Short consecutive in court must be long and flexible enough, for a witness to tell part of his story in a coherent, logical fashion where he feels free to finish an idea before having to stop for the interpretation. Sometimes, this can be achieved with a ten second segment, but sometimes the witness may need three or four minutes to share the facts of the case in a way that is clear, complete, detailed, and gives the judge and jurors the necessary tools to evaluate the credibility of that witness.
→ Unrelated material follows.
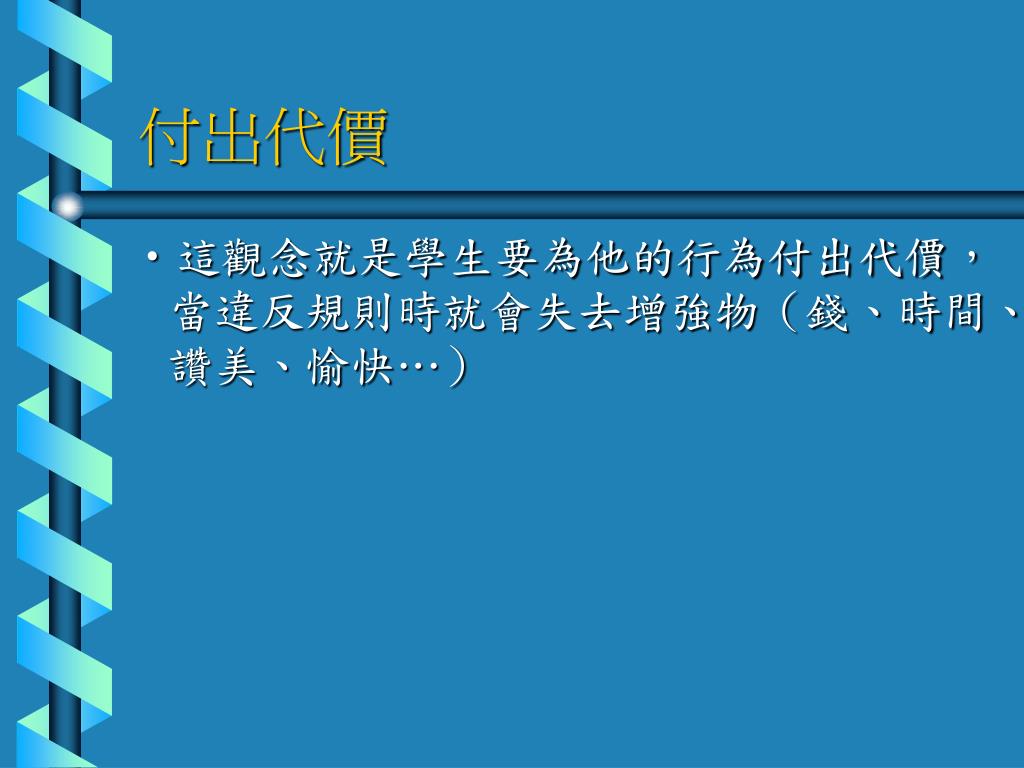 付出代價

• 這觀念就是學生要為他的行為付出代價，當違反規則時就會失去增強物（錢、時間、讚美、愉快…）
It is also important to mention that the court interpreter should always allow the witnesses to finish his statement (unless the judge orders him not to). Because of this complex interpretation, that is almost like a dance between witness and interpreter, a good interpreter must talk to the witness ahead of time, explain what is needed to have a good accurate rendition, and in my opinion, the interpreter must be in the proximity of the witness (being careful not to obstruct the view of judge and jurors) so that clarifications, repetitions, and hints as to stop at the end of a segment (maybe through eye contact, a hand signal, or other) can be done without disrupting that rhythm. This is, in my opinion, the main reason why we have not seen the proliferation of two-way simultaneous interpretation from the witness stand. The interpreter needs to be with the witness, not in the booth or somewhere else.

You see, court interpreting is sui generis; it often breaks the rules of other more conventional types of interpreting. It is not just about the message, it is about the credibility of the individual delivering the message, and for that reason, the obvious, the redundant, and the obscene have to be interpreted from the witness stand. I now ask you to share with us your comments about consecutive court interpreting from the witness stand.